55
Герр Доктор Гут не спал уже несколько часов. С помощью своей команды, он провёл анализ ДНК синтетической молекулярной цепочки, а после посредством наносистемы получил их биотически-составную модель. Затем он тщательно пробежался по результатам, чтобы убедиться в их безошибочности. Подсчеты были грубыми, вряд ли это была работа, которой бы он мог гордиться, но они были правильными. Если бы он мог получить повторные результаты, то был бы в состоянии сделать некоторые выводы о исходной молекулярной цепочке и о цели мутации. Это, в свою очередь, может сказать ему — был ли Обелиск повреждён или он работал так умышленно.
День и ночь вместе с ним его команда работала не покладая рук. Пока в итоге они не провели серию инъекций прокси-ядер четырем десяткам эмбриональных клеток овец с последующей химической стимуляцией, чтобы заставить их делиться. После этого им ничего не оставалось делать, кроме как ждать. Либо это сработает, либо нет. Впервые за несколько часов он окинул взглядом свою команду и увидел, что они были измождены и измотаны, некоторые из них едва стояли на ногах. Поэтому он отправил их по койкам.
Герр Доктор Гут и сам намеревался отправиться спать. Вот только уставшим он себя не чувствовал. Фактически, он даже не мог вспомнить, когда последний раз уставал.
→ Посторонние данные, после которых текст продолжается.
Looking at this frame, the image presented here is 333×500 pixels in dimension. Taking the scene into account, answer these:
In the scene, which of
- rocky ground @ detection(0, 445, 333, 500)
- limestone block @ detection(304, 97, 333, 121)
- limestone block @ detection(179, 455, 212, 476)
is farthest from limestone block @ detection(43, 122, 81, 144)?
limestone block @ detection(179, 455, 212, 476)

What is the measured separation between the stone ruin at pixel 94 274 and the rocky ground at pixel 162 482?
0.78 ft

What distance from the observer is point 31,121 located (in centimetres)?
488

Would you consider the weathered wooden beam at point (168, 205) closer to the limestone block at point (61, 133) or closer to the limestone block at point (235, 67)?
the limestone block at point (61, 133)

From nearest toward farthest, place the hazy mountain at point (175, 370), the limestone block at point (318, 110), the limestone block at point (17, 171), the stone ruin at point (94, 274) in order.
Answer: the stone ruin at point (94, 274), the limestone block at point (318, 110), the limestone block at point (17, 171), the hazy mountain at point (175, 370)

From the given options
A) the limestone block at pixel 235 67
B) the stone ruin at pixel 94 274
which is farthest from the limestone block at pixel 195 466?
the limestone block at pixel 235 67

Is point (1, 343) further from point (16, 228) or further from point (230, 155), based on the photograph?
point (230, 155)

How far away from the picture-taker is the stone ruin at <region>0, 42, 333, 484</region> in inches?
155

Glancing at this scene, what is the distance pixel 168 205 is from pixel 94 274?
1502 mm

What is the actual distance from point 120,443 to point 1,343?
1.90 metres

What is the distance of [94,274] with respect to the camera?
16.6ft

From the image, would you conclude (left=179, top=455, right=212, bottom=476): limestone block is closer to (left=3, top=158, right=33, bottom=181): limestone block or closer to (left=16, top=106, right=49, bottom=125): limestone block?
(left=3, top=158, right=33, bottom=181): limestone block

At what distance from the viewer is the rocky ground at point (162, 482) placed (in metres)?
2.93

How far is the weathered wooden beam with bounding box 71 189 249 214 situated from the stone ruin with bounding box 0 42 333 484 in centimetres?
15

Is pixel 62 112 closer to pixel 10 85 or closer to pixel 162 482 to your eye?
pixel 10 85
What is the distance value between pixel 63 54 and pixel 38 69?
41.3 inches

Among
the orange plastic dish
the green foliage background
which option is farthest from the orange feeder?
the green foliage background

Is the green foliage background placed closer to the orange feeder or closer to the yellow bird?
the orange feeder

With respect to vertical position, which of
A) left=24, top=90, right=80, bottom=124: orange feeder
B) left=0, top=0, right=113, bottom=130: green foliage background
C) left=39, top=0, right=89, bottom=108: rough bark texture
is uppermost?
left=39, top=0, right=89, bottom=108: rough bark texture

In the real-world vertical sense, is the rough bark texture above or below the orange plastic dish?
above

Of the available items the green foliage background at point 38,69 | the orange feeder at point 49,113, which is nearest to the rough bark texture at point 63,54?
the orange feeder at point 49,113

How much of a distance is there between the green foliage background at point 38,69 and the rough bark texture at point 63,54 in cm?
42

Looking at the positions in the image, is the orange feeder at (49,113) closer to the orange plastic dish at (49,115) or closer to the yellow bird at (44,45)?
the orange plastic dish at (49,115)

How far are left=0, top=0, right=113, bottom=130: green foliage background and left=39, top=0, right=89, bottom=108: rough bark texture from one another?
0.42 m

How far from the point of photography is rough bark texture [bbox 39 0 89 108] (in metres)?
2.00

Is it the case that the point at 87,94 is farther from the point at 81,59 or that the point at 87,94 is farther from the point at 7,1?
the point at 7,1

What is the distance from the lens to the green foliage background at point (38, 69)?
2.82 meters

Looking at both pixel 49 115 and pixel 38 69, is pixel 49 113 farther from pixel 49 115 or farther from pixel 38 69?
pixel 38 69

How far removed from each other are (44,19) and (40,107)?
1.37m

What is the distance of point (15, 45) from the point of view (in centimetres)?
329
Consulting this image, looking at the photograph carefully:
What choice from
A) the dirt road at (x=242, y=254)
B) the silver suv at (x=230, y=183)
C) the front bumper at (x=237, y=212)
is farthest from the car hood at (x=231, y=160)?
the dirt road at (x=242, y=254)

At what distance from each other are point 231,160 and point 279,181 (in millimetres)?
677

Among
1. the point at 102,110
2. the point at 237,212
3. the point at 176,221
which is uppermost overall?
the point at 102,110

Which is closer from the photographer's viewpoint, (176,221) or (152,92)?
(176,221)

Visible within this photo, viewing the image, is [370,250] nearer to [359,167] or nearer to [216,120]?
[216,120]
Он не спал в течение нескольких дней.
И так он задержался в лаборатории, в одиночку. Он ждал, не двигаясь, сидя на своём рабочем стуле. Он чувствовал, что вошел в совершенно иное душевное состояние — состояние, в котором ему не нужен был сон. И он надеялся, что ему никогда больше не придется спать. Это, он был уверен, благодаря Обелиску.
Размышляя над своими убеждениями, он вытянул из своей рубашки амулет и сжал значок Обелиска в кулаке. Придёт ли она? Сможет ли она прийти, если он подумает об этом достаточно усердно?
И в тот же час она вышла из стены и направилась к нему. Сначала она представляла собой не более, чем неясное очертание, но как только он еще более сжал амулет и сконцентрировался, она начала меняться. Призрачный воздух вокруг её развеялся и она стала собой — высокая, худощавая, безупречное лицо, за исключением одного небольшого шрама чуть выше её левой скулы.
Я скучала по тебе, сказала она.
— Я тоже скучал по тебе, — ответил он.
Она улыбнулась, из её рта потекло небольшое количество крови, но не слишком много. Он попытался не обращать на это внимания. За исключением крови, ему было приятно видеть, как она улыбается.
Что ты делаешь? спросила она.
— Опыт, — ответил он. — Я пытаюсь понять, что вернуло тебя к жизни.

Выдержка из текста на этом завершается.